(Beginning of EXCERPT TO READ)

The distinction between policy and operational factors is not easy to formulate, but the dividing line between them will be observed if we recognize that a public authority is under no duty of care in relation to decisions which involve or are dictated by financial, economic, social or political factors or constraints.  Thus budgetary allocations and the constraints which they entail in terms of allocation of resources cannot be made the subject of a duty of care.  But it may be otherwise when the courts are called upon to apply a standard of care to action or inaction that is merely the product of administrative direction, expert or professional opinion, technical standards or general standards of reasonableness. [Emphasis added.]

 

    The duty of care should apply to a public authority unless there is a valid basis for its exclusion.  A true policy decision undertaken by a government agency constitutes such a valid basis for exclusion.  What constitutes a policy decision may vary infinitely and may be made at different levels although usually at a high level.

 

    The decisions in Anns v. Merton London Borough Council and City of Kamloops v. Nielsen, supra, indicate that a government agency in reaching a decision pertaining to inspection must act in a reasonable manner which constitutes a bona fide exercise of discretion.  To do so they must specifically consider whether to inspect and if so, the system of inspection must be a reasonable one in all the circumstances.

 

    For example, at a high level there may be a policy decision made concerning the inspection of lighthouses.  If the policy decision is made that there is such a pressing need to maintain air safety by the construction of additional airport facilities with the result that no funds can be made available for lighthouse inspection, then this would constitute a bona fide exercise of discretion that would be unassailable.  Should then a lighthouse beacon be extinguished as a result of the lack of inspection and a shipwreck ensue no liability can be placed upon the government agency.  The result would be the same if a policy decision were made to increase the funds for job retraining and reduce the funds for lighthouse inspection so that a beacon could only be inspected every second year and as a result the light was extinguished.  Once again this would constitute the bona fide exercise of discretion.  Thus a decision either not to inspect at all or to reduce the number of inspections may be an unassailable policy decision.  This is so provided it constitutes a reasonable exercise of bona fide discretion based, for example, upon the availability of funds.

 

    On the other hand, if a decision is made to inspect lighthouse facilities the system of inspections must be reasonable and they must be made properly.  See Indian Towing Co., 350 U.S. 61 (1955).  Thus once the policy decision to inspect has been made, the Court may review the scheme of inspection to ensure it is reasonable and has been reasonably carried out in light of all the circumstances, including the availability of funds, to determine whether the government agency has met the requisite standard of care.

 

    At a lower level, government aircraft inspectors checking on the quality of manufactured aircraft parts at a factory may make a policy decision to make a spot check of manufactured items throughout the day as opposed to checking every item manufactured in the course of one hour of the day.  Such a choice as to how the inspection was to be undertaken could well be necessitated by the lack of both trained personnel and funds to provide such inspection personnel.  In those circumstances the policy decision that a spot check inspection would be made could not be attacked.  (See United States v. S.A. Empresa De Viacao Aerea Rio Grandense (Varig Airlines), 467 U.S. 797 (1984).)

(End of EXCERPT TO READ)

Reproduce the passage on the duty of care of public authorities word for word, starting at "On the other" and ending at "standard of care.".

(Beginning of EXCERPTED DATA)

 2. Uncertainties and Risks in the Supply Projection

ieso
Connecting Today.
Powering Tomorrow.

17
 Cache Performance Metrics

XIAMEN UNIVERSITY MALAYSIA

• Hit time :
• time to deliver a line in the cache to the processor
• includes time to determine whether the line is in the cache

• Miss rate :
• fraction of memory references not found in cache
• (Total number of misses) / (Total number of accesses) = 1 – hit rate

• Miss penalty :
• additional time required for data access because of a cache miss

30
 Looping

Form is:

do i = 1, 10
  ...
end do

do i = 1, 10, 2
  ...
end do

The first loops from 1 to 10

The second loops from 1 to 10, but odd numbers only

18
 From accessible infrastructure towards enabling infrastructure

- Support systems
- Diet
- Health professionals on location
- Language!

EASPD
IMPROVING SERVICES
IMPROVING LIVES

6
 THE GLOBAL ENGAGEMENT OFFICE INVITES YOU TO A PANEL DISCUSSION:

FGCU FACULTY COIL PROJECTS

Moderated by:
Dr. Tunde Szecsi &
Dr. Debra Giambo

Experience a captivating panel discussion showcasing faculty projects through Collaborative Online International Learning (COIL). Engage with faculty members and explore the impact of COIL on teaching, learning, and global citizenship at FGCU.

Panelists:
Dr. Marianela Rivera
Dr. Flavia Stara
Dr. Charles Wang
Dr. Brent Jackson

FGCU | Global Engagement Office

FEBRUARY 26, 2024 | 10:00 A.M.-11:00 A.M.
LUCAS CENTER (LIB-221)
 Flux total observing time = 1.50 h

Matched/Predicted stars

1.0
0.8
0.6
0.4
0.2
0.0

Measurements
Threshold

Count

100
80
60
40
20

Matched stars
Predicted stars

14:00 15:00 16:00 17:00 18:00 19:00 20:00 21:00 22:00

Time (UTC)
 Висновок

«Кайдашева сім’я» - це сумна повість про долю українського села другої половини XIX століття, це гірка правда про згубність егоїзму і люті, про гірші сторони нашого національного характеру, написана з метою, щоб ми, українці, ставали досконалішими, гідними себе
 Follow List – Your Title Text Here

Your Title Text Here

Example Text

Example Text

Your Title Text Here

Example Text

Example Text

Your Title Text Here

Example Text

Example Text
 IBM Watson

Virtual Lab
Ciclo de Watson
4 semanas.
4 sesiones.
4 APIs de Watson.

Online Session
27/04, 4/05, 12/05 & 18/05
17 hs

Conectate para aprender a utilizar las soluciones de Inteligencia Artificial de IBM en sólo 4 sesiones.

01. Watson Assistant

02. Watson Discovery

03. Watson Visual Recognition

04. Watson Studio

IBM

(End of EXCERPTED DATA)

**RESULT FOR THIS EXERCISE**
On the other hand, if a decision is made to inspect lighthouse facilities the system of inspections must be reasonable and they must be made properly.  See Indian Towing Co., 350 U.S. 61 (1955).  Thus once the policy decision to inspect has been made, the Court may review the scheme of inspection to ensure it is reasonable and has been reasonably carried out in light of all the circumstances, including the availability of funds, to determine whether the government agency has met the requisite standard of care.